What is Good to Eat? The Big Question of our Times
Andrea Santos Baca
PhD student in Economics at PPGE-UFF, Brazil. Selected honors include an OAS-GCUB fellowship and the first prize of “Premio Internacional de Investigación en Desarrollo Económico Juan F. Noyola 2012-2013”, by UNAM and UN-ECLAC. Other publications include works on water usage and contamination by agricultural activities, through Political Economics and Marxist theory perspectives.
Please cite the paper as:
Andrea Santos Baca, (2016), What is Good to Eat? The Big Question of our Times, World Economics Association (WEA) Conferences, No. 2 2016, Food and Justice, 5th November to 15th December 2016
Fernand Braudel points out the big centrality of food in the historical process of social constitution. When each human group in History delimited which natural objects were “good to eat” and which ones were not, that became one of the fundamental cultural act. Nowadays, food has gained a special centrality again, but it is a quite different one. 2008 has been named the Year of the Big Hunger but this was only one expression, perhaps the most terrible, of a bigger picture, consequence of a long list of problems that modern food systems have accumulated over the last century. Does the new centrality of food derived from its crises points to mankind’s current incapacity to provide sufficient and healthy food for everyone? It is not difficult to find evidence of this incapacity, as the current academic and public dispute about health effects of some foods, and the numerous and sometimes contradictory literature published. This state of confusion related to food doesn’t only concern rich consumers. In recent years, an issue related to possible future hazardous results of hunger-fighting programs in developing countries has emerged.

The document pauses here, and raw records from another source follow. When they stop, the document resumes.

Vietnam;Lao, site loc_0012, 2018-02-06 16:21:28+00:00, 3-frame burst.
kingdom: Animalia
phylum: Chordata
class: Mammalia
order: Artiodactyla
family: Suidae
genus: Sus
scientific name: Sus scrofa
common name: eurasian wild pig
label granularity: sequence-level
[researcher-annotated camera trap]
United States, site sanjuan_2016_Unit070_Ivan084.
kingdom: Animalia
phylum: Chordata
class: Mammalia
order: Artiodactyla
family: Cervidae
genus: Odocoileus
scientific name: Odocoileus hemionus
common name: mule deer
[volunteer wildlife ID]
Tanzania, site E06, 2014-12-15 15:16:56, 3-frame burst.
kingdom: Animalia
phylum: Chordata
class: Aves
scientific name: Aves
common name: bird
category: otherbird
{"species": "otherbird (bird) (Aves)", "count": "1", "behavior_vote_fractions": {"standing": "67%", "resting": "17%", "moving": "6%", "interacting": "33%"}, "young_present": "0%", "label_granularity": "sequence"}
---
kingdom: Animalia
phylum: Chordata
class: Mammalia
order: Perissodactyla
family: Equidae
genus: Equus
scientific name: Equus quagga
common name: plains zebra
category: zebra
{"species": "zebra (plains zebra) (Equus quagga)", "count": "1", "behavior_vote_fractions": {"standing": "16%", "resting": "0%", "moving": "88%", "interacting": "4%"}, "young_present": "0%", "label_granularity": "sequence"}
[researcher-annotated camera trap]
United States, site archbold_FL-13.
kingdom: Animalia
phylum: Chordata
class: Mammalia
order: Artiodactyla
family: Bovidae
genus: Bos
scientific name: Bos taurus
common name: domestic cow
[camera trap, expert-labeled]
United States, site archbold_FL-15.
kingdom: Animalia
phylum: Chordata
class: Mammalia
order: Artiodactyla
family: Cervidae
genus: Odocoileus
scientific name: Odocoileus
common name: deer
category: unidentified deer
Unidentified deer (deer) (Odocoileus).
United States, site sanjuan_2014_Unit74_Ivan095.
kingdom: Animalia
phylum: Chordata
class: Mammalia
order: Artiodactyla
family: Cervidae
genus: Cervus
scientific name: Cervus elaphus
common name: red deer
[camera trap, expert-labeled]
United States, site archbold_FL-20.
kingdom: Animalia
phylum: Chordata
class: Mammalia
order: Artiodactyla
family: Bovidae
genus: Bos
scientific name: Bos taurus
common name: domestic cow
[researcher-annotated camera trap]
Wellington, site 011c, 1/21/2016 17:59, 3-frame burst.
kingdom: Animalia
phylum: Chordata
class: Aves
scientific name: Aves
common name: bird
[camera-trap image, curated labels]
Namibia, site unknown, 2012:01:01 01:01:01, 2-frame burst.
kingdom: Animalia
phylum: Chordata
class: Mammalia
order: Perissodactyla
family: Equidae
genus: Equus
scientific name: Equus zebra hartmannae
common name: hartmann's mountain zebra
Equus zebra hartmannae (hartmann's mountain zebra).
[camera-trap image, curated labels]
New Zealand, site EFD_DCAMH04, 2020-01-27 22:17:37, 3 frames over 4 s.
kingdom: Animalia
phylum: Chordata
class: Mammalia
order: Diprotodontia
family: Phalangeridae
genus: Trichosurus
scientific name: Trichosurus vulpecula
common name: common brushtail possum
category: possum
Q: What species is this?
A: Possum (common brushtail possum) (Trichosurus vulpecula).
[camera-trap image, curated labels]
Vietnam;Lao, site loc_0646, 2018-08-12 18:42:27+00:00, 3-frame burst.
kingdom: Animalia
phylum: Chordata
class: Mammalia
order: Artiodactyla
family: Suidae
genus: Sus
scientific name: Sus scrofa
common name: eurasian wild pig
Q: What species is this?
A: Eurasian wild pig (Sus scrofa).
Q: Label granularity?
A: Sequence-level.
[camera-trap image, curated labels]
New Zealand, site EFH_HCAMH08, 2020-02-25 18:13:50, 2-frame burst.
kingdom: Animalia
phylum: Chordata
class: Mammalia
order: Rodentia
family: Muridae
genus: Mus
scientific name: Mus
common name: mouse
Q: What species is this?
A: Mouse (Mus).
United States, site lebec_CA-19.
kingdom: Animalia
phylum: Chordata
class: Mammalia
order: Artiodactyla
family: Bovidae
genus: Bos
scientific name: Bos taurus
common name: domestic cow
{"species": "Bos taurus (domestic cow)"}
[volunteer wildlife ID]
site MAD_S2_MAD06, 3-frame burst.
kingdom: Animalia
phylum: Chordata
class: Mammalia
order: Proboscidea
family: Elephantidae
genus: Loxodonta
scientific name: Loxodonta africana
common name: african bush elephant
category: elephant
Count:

In capitalist societies, who has the right to determine what’s is good to eat? Nutrition science? Social sciences? National and international food regulatory authorities? Consumer organizations? Individuals, through their free choice? In these conflictive, contradictory and messy state, identified as a situation of gastro-anomie, it is necessary to go deeper into the capitalist transformation of food relations, that is, the capitalist appropriation of the plants of civilization. This permits to identify the material conditions that gave rise to the increasing inability to define in Social sciences and in society as a whole what is good to eat. Food’s mercantile transformation, the abstraction process of its qualitative features and inner, essentially contradictory character, provides the conditions to understand capitalist shifts from a quality concern and questions addressing the substantive “what” and “why” to a concern about abstract quantity.
I recently heard the expression “Organization of Food Exporting Countries” in analogy to OPEC. In this organization Brazil will have a central position and, consequently, many implications for that country. Can you comment on this?
Dear Pedro, unfortunately I do not have information about your specific concern. The only I can offered are some thoughts about this kind of practice. Already, the food world market is one of the most concentrated markets, with few-big exporters countries but specially concentrated by big corporations. Control of fuel market, with OPEC, had several effects on capitalist economies because the central role of energetic sources. But food, is not only central to capitalist system functioning, but for human life. In History, many times, food has been used as a war’s weapon. An “Organization of food Exporting Countries”, could be beneficial for some countries, maybe Brazil and USA, but certainly could be devastating for food dependent countries as Mexico. Not only in terms in economic performances but in life quality of millions of people. to my way of thinking food must cease to be considered a commodity.
What’s good to eat? FISH of course!!!
Well, yes fish in nutritional terms (?) but what I tried to explain in my paper is that what is good to eat is a very more complex question that involve concerns about social relations and our relation with nature. In fact, nowadays exist some evidence of the negative effects of European increased fish demand on marine ecosystems and on the seafood exporting countries.
Indeed, an industrial food system that views food as a commodity cannot provide the necessary quantity and quality of food for everyone and will never achieve food secutiry. Beyond Marx, which be other references you suggest to enlarge the food transition debate and to develop a different narrative for our food system?
Maria Alejandra Madi
Dear Maria, the question, I think, must not be what is beyond Marx but what could be beyond capitalist food relations. My intention to take Marx into food debate is precisely to suggest that new and renewal Marxists theory interpretations, for example those made from a Latin-American perspective, can be useful to (re)think food in our societies and to grasp what we are facing. A Marxist perspective is specially useful in front of false solutions, as techno-fix (as GMO`s against hunger or the Climate Smart Agriculture as climate change and food insecurity solution) but also in front of romantic solutions, as a idea of return to a past idealistic food relations. Obviously, is just a proposal and this is not the unique. In my text I recognized that the Food Regime Perspective has made important contributions to food’s debate from a critical point of view. Also here in Latin America have gained force some food sovereignty practices (As Barkin’s paper also suggest) based on peasant and indigenous practices and resistances.